Enunciado A: Según el texto sobre el ascenso de VOX, ¿en qué ciudades se convocaron el lunes manifestaciones contra los diputados conseguidos por VOX?
Enunciado B: Prosiga el texto sobre el ascenso de VOX a partir del punto en que termina.
== Fragmento citado ==
Pero, ¿por qué VOX? Y también, ¿por qué ahora? Esas preguntas debieran hacérselas todos los partidos políticos. Sin posponerlas y sin evitar la autocrítica. Todo lo relacionado con el "asunto catalán" ha enturbiado tanto el ambiente político español que no dudo que haya sido causa directa del ascenso de la ultraderecha, precisamente ahora y a rebufo de lo que ya es una realidad en la mayor parte del resto de países de Europa. Pero hay más. La izquierda en España, a mi juicio, vive una pérdida de valores; lleva tiempo olvidando e incluso despreciando ciertos emblemas que en otras naciones no se discuten. Y todo ello coqueteando y simpatizando con los partidos nacionalistas o directamente secesionistas, en lugar de tratar de mantener un equilibrio sin cuestionar en demasía los valores que refleja la Constitución. La nueva izquierda española (Podemos, básicamente) no se siente reflejada en el ordenamiento surgido en la Transición y se siente más cómoda con aquellos que directamente quieren acabar con él y con el Estado. Está radicalizada.

España ha perdido el centro. La radicalidad de la que hablo e incluso la intolerancia ha ganado terreno a la mesura y al reformismo, al diálogo y al parlamentarismo. Y nadie debe mirar para otro lado. ¿Cómo es eso de que el mismo lunes en Málaga, Sevilla y Granada se convocaran manifestaciones (no autorizadas) para protestar contra los 12 diputados conseguidos por VOX?  ¿Y las protestas de ayer en Cádiz acompañadas de destrozos al mobiliario público? Ésto es democracia, señores, aunque no nos gusten sus postulados. Habrá que vencerlos con la palabra, para que vean que muchas de las cosas que defienden no tienen cabida en un régimen democrático.

Mi percepción personal es que el nuevo PP de Pablo Casado ha revitalizado los peores clichés de aquel Aznar en la oposición. Que Ciudadanos, partido que al inicio se autoproclamaba socialdemócrata y reformista, en los últimos tiempos ha perdido el centro. Sus ansias de poder le hacen defender los mismos postulados que los populares, e incluso en no pocas ocasiones con mucha más beligerancia. Que Albert Rivera y Pablo Casado coincidan en la indumentaria igual no es tanta casualidad. Ese viraje de estos dos partidos hacia las trincheras de la dura oposición ha envalentonado a aquellos que menos campaña han hecho en Andalucía porque muchos andaluces han perdido la fe en los partidos tradicionales, que ya no les representan. Y el discurso de VOX es mucho más barato de comprar, desde luego.
===
== Material ==
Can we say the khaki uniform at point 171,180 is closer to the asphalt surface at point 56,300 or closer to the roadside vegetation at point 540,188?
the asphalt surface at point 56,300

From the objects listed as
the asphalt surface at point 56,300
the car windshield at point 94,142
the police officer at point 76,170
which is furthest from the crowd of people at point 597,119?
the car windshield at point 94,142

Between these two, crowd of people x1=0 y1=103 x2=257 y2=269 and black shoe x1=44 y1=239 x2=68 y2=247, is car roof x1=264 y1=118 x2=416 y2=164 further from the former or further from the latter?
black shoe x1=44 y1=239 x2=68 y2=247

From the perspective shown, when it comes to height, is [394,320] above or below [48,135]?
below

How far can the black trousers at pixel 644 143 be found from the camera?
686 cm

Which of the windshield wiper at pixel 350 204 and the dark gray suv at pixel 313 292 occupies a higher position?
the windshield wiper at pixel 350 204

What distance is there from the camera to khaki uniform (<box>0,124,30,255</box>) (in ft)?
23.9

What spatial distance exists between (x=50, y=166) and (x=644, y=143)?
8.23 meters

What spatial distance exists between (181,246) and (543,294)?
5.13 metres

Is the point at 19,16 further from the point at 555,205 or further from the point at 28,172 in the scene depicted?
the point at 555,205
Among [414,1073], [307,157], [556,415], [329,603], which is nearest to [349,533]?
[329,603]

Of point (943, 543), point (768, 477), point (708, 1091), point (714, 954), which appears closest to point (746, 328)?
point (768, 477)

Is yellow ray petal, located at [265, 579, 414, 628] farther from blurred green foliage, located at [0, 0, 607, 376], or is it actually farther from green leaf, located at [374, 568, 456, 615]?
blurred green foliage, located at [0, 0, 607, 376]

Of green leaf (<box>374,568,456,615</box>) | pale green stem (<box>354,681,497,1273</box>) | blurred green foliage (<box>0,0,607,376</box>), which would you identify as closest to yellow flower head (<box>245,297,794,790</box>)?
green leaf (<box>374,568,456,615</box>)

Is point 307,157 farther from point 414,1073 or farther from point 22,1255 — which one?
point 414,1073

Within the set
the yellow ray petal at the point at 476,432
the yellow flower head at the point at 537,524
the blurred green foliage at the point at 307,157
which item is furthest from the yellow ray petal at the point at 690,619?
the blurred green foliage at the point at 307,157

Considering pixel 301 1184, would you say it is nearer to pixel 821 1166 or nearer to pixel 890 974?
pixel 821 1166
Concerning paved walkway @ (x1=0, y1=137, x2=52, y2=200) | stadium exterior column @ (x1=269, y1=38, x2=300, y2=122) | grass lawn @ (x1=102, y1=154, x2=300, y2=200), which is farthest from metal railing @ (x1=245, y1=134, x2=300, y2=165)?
===
Respuesta escrita A: En Málaga, Sevilla y Granada.

Respuesta escrita B:
El PSOE, por su parte, sobrevive sobre una fina cuerda sufriendo el desgaste de gobernar con tan pocos diputados y el apoyo cuestionable de los peores compañeros de viaje posibles, mientras se cuentan los días para que empiece el juicio de los encarcelados por el Procès. Si Pedro Sánchez ha intentado -acertadamente o no- mantener un diálogo con Cataluña para no enmarañar más el asunto, tampoco ha encontrado demasiada ayuda, esa es la verdad.

Entonces, ¿qué panorama tenemos? El de la radicalización. La que vemos todos los días en las redes sociales y también en las cuentas de Twitter de nuestros representantes públicos. Medio éste que ahora sirve para dar a conocer los programas y las acciones de los distintos partidos, e incluso para rendir cuentas al ciudadano. Da que pensar. Pero como iba diciendo, ese lenguaje taxativo, de blanco o negro, que se ha establecido en el Congreso y en los mítines a pie de calle no hace ningún bien a la labor de no alimentar el extremismo. La intolerancia por aquel que no piensa como nosotros nos está devorando porque en lugar de bomberos muchos políticos se han erigido en verdaderos pirómanos. ¿Y qué es sino VOX? Pues una reacción al extremismo del otro lado, a la pérdida de valores de la izquierda, entre otras cosas. Entonces, ¿de qué nos extrañamos? La radicalidad siempre genera más radicalidad y aquí cada vez hay menos gente dispuesta a querer apagar las llamas.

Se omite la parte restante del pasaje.